The place has charm. It has an old-Europe feel to it with plenty of cobblestone roads, areas that are regularly shutdown for pedestrians entertainment, multiple plazas and parks. It’s a good place to recharge, go out, try Yucatecan food, and a great base from which to visit the numerous Mayan ruins of the area. While in Merida, make sure to check out the main market, which is brimming with smells, colors, and sounds. A walk through will at once disgust and enthrall you, with live animals for sale a few feet from fresh meat. You’ll find extremely cheap seafood, old Seventeen magazines (no idea why), handmade shoes, all the fresh fruits and vegetables you could want, and almost everything in between. While it’s a covered market, which was a little unexpected and disappointing, it didn’t take long to figure out why. Between the merciless sun and the powerful storms that seem to be common here, it seems clear that a roof was definitely the way to go. Another hot spot, is the Negrita Cantina, which many other travelers were raving about on a regular basis. It features cheap drinks, live music, and free food/snacks as long as you continue ordering drinks. Popular with the locals, it should provide a good night’s entertainment. And if you’d like to try something NOT Mexican, which if you’ve been in Mexico for a while, i’m sure you will, try the La Bierhaus. It’s a German resto/bar. Good sausages and other german dishes, tons of imported German beer, live music which tends to be a little too loud, and a laid-back atmosphere. This is also popular with both locals and travelers. We were joking that it took coming to Mexico to appreciate German cuisine. Not that much of an exaggeration either.

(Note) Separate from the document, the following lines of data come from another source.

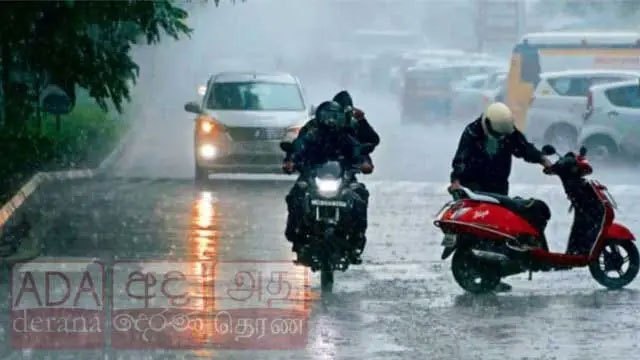 Afternoon showers forecast across multiple regions today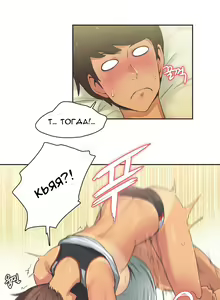 Page 286 of Sports Girl ch.1-26 - preview thumbnail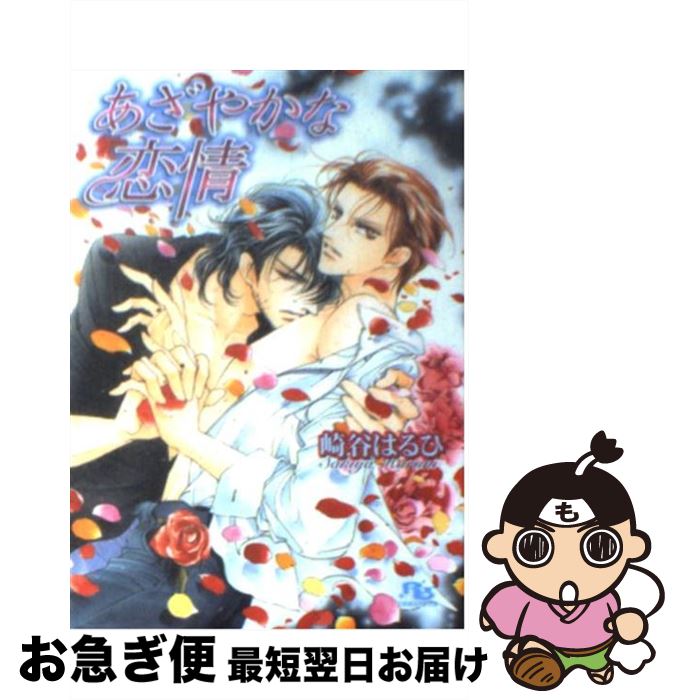 楽天市場】【中古】 恋身女子高生パティ 1 / 河崎 実, 乾 はるか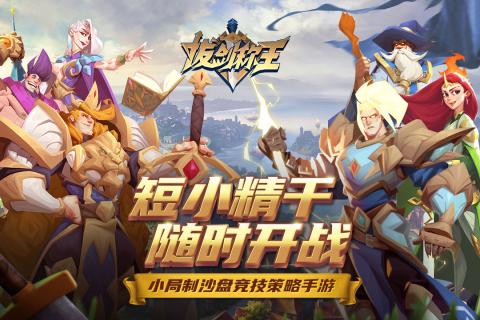 游戏介绍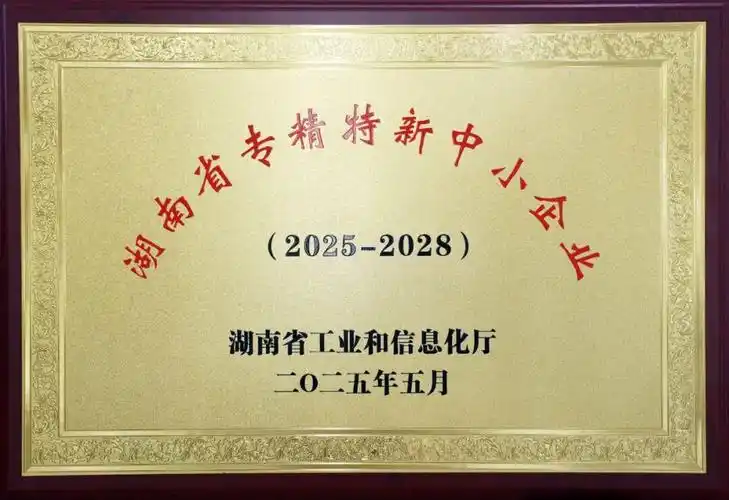 Specialized, Fine, Unique, and Innovative Small and Medium-sized Enterprises in Hunan Province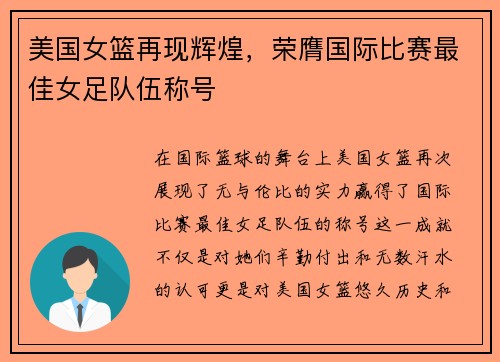 美国女篮再现辉煌，荣膺国际比赛最佳女足队伍称号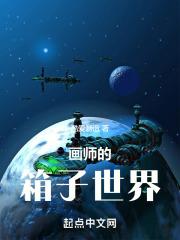 以画师为天的世界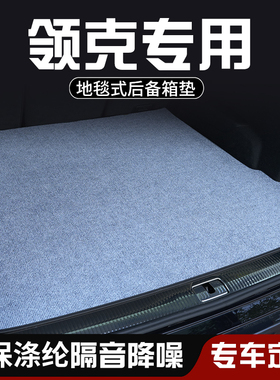 领克01领克02hatchback后备箱垫布尾箱垫车内装饰用品大全防脏垫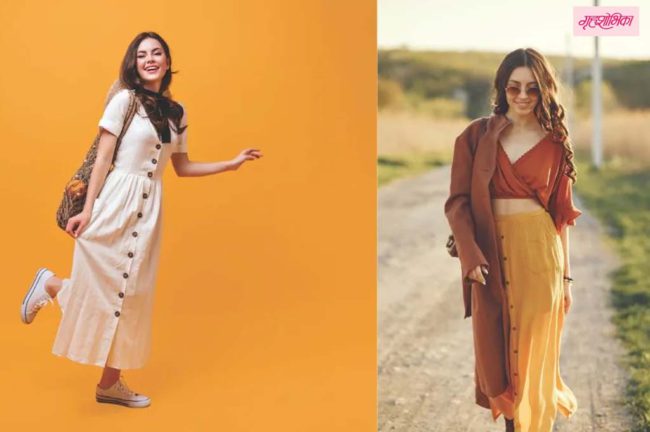 फॅशन टिप्स: पोशाख मूड बदलू शकतात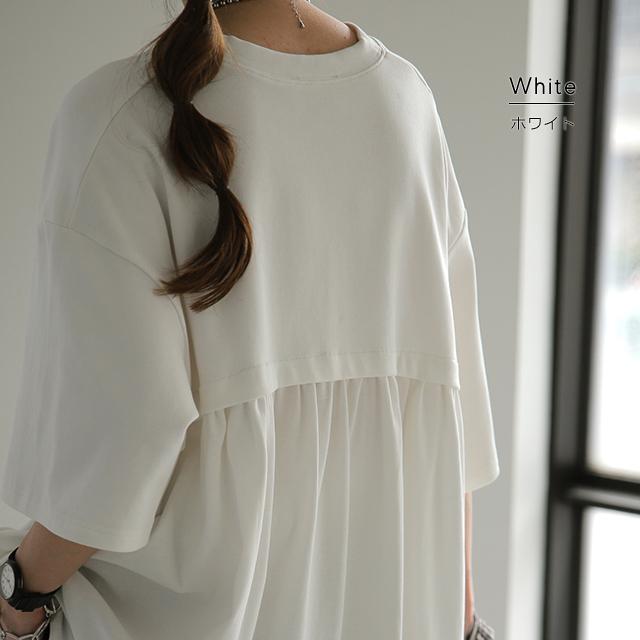 トップス Tシャツ レディース バックギャザー カットソー バックフリル 二の腕カバー 半袖 無地 | HUG.U | 16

From Merida, you can do multiple day trips into the surroundings areas to visit some of Mexico’s best Cenotes (collapsed-roof caves) as well as some of it’s most impressive ruins. We visited the Uxmal ruins, which while less physically impressive than Chichen Itza, was also considerably less crowded and commercial. You can take your time roaming through the history of the place without feeling rushed by other tourists or constantly solicited by vendors. It’s well worth it. But Uxmal (220p entry fee) is just one amongst many historical Mayan sites in the area. Others are Kabah, Chichen Itza, and Dzibilchaltún. Chichen Itza may be a bit far for a day trip, but you can get a bit closer by going to Valladolid and staying there a couple days in order to get the most of the Cenotes and Chichen Itza. There are plenty of tours that are accessible from hostels and hotels in the area or tour operators you’ll easily find along the streets of Merida’s center. Additionally, the beach town of Progreso (a couple hours north) was highly recommended, but was not something we had the time to do.
As for these little Merida gems mentioned earlier, they are all quite close to each other and just blocks from the Nomadas hostel, which is one of the most well run hostels I’ve ever been to. Nomadas offers all types of rooms from single private to large dorms. It has a great pool, a bunch of hammocks, reliable and decent internet, almost daily free cooking classes, free salsa classes, free live music, provides a map of the center core, and is quite affordable. It’s a great place to meet people, as it’s quite popular and has a steady stream of people coming through. Most are seasoned travelers who are happy to sit and share some conversations with you. I highly recommend this as your Merida base.You’ll like Merida. It’s a city that boasts an interesting mix of European influences and Maya culture. Even the main cathedral was built from stones pillaged from Mayan archaeological sites, so even within one building you have both influences, which while controversial at the time, and unfortunate even now, is a good representation of the old city as a whole. It’s humid and hot, it’s full of little surprises, and will reward you any time you decide to do a little exploring.